The Framework for the Investment Contract Analysis of Digital Assets by the SEC’s Strategic Hub for Innovation and Financial Technology (FinHub) formalized this idea by concluding that if a person has a reasonable expectation of profit from an uncoordinated and wide range of people–the protocol is sufficiently decentralized and thus, not an investment contract subject to SEC registration and jurisdiction.
Sufficient Decentralization and Mass Adoption
Achieving sufficient decentralization requires protocols to decentralize their off-chain activities and ensure the initial development team’s efforts do not cause crypto-asset holders to reasonably expect profits as a consequence of those efforts. To promote decentralization, founders and developers can maintain open source and allow for easy public integration with original protocols. This enables community members outside the initial developers to modify and build on top of the primary protocol. Also, implementing a distributed governance system would further decentralize the protocol by providing asset holders with voting rights and the ability to suggest or reject different proposals, ranging from project implementations to marketing strategies. Furthermore, to achieve sufficient decentralization a protocol could split responsibilities, such as development and governance, into different subDAOs and ensure these subDAOs are as independent from each other as possible.
While reaching sufficient decentralization is necessary to avoid the obligation to register as a security, balancing decentralization and efficiency is most likely needed to reach mass adoption, at least sooner rather than later. But the more decentralized a protocol becomes the higher likelihood of inefficiencies from a managerial and development standpoint. In a more centralized protocol, reaching consensus can be more efficient because only a handful of participants must agree. Decentralized systems, however, carry a higher likelihood for disagreements, slowing down the decision making process. This can increase convolution depending on the amount of different subDAOs a protocol has as well.
While the average blockchain protocol user is likely technologically savvy, one of the greatest barriers of entry to the space remains the usability and educational threshold of projects and tools. For mass adoption to occur, the usability of software wallets, staking mechanisms, and other decentralized applications must improve. Therefore, it is advantageous to balance decentralization and efficiency to more quickly reach these technological requirements, thus pushing web3 closer to mass adoption. Blockchain idealists may fear sacrificing any amount of decentralization for efficiency, but it may be necessary for web3 to preserve its ability to provide decentralized finance as the space grows.

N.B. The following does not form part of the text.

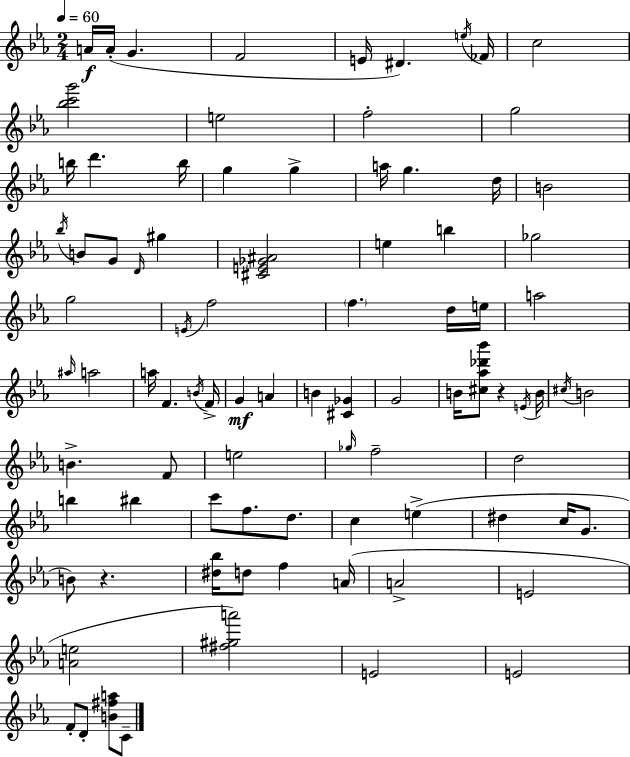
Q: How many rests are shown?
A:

Furthermore, if slower decentralized protocols continue struggling to develop the technology required to scale, the potential for centralized, legacy companies to step in and provide these solutions increases, resulting in the erosion of blockchain idealism and the disintegration of Web3 community goals of censorship resistance. Ultimately, decentralization is essential to the values of Web3 and the utility it can provide, but it is important to strike a balance of decentralization and efficiency for the blockchain to reach mass adoption.